* _Work item A_: Print the stretch of the IIS memory recycling article from "There are two" through "in Performance Monitor.", word for word.
* _Work item B_: Proceed with the IIS memory recycling article, continuing on from its last sentence.

* _Document section_:
***

Customers frequently ask questions regarding the recycling options for Application Pools in IIS.
Several of those options are self explanatory, whereas others need a bit of analysis.
I’m going to focus on the Memory Recycling options, which allow IIS to monitor worker processes and recycle them based on configured memory limits.
Recycling application pools is not necessarily a sign of problems in the application being served. Memory fragmentation and other natural degradation cannot be avoided and recycling ensures that the applications are periodically cleaned up for enhanced resilience and performance.
However, recycling can also be a way to work around issues that cannot be easily tackled. For instance, consider the scenario in which an application uses a third party component, which has a memory leak. In this case, the solution is to obtain a new version of the component with the problem resolved. If this is not an option, and the component can run for a long period of time without compromising the stability of the server, then memory based recycling can be a mitigating solution for the memory leak.
Even when a solution to a problem is identified, but might take time to implement, memory-based recycling can provide a temporary workaround, until a permanent solution is in place.
As mentioned before, memory fragmentation is another problem that can affect the stability of an application, causing out-of-memory errors when there seems to be enough memory to satisfy the allocation requests.
In any case, setting memory limits on application pools can be an effective way to contain any unforeseen situation in which an application that “behaves well” goes haywire. The advantage of setting memory limits on well behaved applications is that in the unlike case something goes wrong, there is a trace left in the event viewer, providing a first place where research of the issue can start.
In most scenarios, recycling based on a schedule should be sufficient in order to “refresh” the worker processes at specific points in time. Note that the periodic recycle is the default, with a period of 29 hours (1740 minutes). This can be an inconvenience, since each recycle would occur at different times of a day, eventually occurring during peak times.
If you have determined that you have to recycle your application pool based on memory threshold, it implies that you have established a baseline for your application and that you know your application’s memory usage patterns. This is a very important assumption, since in order to properly configure memory thresholds you need to understand how the application is using memory, and when it is appropriate to recycle the application based on that usage.
There are two inclusive options that can be configured for application pool recycling:
Figure 1 - Application Pool properties to configure Memory Recycling
Figure 1 - Application Pool properties to configure Memory Recycling
Maximum Virtual Memory
This setting sets a threshold limit on the Virtual Memory. This is the memory (Virtual Address Space) that the application has used plus the memory it has reserved but not committed. To understand how the application uses this type of memory, you can monitor it by means of the Process – Virtual Bytes counter in Performance Monitor.
For instance, if you receive out of memory errors, but less than 800MB are reported as consumed, it is often a sign of memory fragmentation.
Maximum Used Memory
This setting sets a threshold limit on the Used Memory. This is the application’s private memory, the non-shared portion of the application’s memory. You can use the Process – Private Bytes counter in Performance Monitor to understand how the application uses this memory.
In the scenarios mentioned before, this setting would be used when you have detected a memory leak which cannot avoid (or is not cost effective to correct). This setting would set a “cap” on how much memory the application is “allowed” to leak before the application is restarted
Depending on the configuration of the web server and application pools, every time a process is recycled, an event may be logged in the System log.

***

* _Data section_:
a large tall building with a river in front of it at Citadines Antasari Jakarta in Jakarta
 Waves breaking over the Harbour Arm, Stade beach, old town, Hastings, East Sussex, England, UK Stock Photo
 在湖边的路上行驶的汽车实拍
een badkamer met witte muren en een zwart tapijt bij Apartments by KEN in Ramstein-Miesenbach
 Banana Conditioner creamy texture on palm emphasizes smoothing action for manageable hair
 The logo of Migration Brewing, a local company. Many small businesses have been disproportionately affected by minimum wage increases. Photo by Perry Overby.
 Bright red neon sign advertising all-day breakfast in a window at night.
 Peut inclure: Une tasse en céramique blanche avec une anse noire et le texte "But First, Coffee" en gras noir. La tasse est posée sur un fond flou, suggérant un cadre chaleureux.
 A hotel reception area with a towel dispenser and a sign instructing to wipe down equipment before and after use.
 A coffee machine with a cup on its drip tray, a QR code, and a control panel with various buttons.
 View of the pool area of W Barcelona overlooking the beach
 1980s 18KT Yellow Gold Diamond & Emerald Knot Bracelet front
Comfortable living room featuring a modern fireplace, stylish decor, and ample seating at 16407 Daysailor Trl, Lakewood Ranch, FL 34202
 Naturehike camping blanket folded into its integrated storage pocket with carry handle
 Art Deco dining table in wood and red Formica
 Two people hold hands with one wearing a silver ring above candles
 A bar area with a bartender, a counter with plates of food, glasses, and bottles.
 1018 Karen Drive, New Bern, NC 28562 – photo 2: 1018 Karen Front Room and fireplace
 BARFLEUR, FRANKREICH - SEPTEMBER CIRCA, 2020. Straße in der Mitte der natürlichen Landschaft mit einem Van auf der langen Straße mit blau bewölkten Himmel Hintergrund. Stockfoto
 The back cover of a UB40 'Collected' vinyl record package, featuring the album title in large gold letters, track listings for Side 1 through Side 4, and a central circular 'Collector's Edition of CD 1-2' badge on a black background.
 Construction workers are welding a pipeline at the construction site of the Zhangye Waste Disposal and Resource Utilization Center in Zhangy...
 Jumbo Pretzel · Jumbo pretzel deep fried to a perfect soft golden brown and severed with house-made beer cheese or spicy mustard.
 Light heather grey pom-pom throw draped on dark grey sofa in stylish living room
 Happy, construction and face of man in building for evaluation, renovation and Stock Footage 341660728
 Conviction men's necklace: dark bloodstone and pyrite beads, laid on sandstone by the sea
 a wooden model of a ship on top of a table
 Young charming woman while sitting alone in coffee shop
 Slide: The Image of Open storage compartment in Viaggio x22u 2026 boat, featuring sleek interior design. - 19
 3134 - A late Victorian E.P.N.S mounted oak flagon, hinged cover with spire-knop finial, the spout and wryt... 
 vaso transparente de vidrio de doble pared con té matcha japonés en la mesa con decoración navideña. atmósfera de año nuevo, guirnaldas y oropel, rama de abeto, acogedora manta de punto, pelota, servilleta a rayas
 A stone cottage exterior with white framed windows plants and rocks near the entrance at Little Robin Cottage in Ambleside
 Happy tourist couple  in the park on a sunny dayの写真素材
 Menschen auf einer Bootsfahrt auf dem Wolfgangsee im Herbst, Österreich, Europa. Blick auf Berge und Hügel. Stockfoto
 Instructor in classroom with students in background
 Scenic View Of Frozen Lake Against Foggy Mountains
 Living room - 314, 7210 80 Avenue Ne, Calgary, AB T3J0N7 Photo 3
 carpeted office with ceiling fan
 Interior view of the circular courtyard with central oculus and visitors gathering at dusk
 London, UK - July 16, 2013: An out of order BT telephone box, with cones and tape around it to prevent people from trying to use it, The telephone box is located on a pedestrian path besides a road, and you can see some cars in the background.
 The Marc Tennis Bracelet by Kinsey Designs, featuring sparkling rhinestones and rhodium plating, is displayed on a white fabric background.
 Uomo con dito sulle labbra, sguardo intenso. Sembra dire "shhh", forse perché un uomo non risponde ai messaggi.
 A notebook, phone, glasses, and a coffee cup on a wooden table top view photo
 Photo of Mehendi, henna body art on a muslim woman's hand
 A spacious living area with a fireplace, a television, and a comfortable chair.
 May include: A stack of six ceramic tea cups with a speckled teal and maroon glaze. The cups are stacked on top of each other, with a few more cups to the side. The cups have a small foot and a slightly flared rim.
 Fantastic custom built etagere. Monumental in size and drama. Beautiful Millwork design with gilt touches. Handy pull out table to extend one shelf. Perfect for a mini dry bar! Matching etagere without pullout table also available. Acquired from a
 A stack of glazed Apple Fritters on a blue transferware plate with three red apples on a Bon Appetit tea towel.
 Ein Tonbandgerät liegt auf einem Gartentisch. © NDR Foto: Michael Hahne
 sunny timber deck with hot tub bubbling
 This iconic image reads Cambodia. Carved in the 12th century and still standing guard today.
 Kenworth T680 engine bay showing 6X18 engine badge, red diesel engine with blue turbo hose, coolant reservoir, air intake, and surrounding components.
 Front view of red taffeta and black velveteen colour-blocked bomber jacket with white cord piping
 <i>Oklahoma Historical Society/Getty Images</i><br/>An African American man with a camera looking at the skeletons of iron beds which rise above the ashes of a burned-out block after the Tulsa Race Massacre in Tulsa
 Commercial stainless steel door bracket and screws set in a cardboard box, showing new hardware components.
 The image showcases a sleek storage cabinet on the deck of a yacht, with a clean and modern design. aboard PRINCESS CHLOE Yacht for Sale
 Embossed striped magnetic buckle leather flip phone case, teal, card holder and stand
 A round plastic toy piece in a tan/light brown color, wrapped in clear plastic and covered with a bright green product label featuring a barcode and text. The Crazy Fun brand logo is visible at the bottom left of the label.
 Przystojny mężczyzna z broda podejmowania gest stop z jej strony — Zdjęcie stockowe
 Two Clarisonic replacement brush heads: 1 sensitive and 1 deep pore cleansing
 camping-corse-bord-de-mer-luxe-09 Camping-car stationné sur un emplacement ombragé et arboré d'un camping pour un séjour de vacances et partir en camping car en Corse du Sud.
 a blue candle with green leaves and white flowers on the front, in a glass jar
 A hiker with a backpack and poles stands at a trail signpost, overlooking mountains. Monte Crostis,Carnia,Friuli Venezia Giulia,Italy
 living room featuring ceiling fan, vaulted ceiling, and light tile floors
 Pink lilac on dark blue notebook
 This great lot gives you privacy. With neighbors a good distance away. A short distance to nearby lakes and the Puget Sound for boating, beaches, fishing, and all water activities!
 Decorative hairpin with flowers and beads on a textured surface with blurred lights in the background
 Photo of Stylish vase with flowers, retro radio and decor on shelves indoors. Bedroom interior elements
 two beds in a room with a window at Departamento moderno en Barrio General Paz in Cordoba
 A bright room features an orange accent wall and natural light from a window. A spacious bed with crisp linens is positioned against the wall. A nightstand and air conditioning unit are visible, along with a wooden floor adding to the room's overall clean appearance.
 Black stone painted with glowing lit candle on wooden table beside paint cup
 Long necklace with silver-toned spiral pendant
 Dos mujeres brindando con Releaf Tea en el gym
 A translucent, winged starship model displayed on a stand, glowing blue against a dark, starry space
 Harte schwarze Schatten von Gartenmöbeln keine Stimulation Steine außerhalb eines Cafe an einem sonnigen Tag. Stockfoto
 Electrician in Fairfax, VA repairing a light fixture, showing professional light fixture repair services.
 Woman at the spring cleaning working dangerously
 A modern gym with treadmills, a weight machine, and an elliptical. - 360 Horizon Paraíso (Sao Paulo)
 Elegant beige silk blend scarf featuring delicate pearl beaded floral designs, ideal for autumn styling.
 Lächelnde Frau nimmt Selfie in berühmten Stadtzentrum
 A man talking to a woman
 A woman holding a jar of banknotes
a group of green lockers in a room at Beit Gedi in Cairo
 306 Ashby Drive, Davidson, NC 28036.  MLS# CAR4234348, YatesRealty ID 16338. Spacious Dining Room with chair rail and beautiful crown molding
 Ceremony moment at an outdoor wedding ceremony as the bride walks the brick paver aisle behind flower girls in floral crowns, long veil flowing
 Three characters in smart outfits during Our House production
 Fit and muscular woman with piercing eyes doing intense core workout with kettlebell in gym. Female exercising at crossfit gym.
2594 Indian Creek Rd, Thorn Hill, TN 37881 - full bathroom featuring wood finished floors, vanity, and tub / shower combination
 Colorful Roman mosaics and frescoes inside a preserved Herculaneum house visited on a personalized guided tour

***

* _Answer space A_:
There are two inclusive options that can be configured for application pool recycling:
Figure 1 - Application Pool properties to configure Memory Recycling
Figure 1 - Application Pool properties to configure Memory Recycling
Maximum Virtual Memory
This setting sets a threshold limit on the Virtual Memory. This is the memory (Virtual Address Space) that the application has used plus the memory it has reserved but not committed. To understand how the application uses this type of memory, you can monitor it by means of the Process – Virtual Bytes counter in Performance Monitor.

* _Answer space B_:
By default, only certain recycle events are logged, depending on the cause for the recycle. Timed and Memory based recycling events are logged, whereas all other events are not.
This setting is managed by the LogEventOnRecycle metabase property for application pools. This property is a byte flag. The each bit indicates a reason for a recycle. Turning on a bit instructs IIS that the particular recycle event should be logged. The following table indicates the available values for the flag:
The worker process is recycled after a specified elapsed time.
The worker process is recycled after a specified number of requests
The worker process is recycled at specified times.
The worker process is recycled once a specified amount of used or virtual memory, expressed in megabytes, is in use.
The worker process is recycled if IIS finds that an ISAPI is unhealthy.
The worker process is recycled on demand by an administrator.
The worker process is recycled after configuration changes are made.
The worker process is recycled when private memory reaches a specified amount.
As mentioned before, only some of the events are configured to be logged by default. This default value is 137 (1 + 8 + 128).
It’s best to configure all the events to be logged. This will ensure that you understand the reasons why your application is being recycled. For information on how to configure the LogEventOnRecycle metabase property, see the support article at http://support.microsoft.com/kb/332088.
Below are the events logged because the memory limit thresholds have been reached:
Figure 2 - The application pool reached the Used Memory Threshold Figure 3 - The application reached the Virtual Memory threshold
Figure 2 - The application pool reached the Used Memory Threshold
Figure 3 - The application reached the Virtual Memory threshold
Note that the article lists the 1177 Event ID for Used (Private) Memory recycling, but in Event viewer it shows as Event ID 1117
Unlike other settings, memory recycling is probably the setting that requires the most analysis, since the memory of a system may behave differently depending on various factors, such as the processor architecture, running applications, usage patterns, /3GB switch, implementation of Web Gardens, etc.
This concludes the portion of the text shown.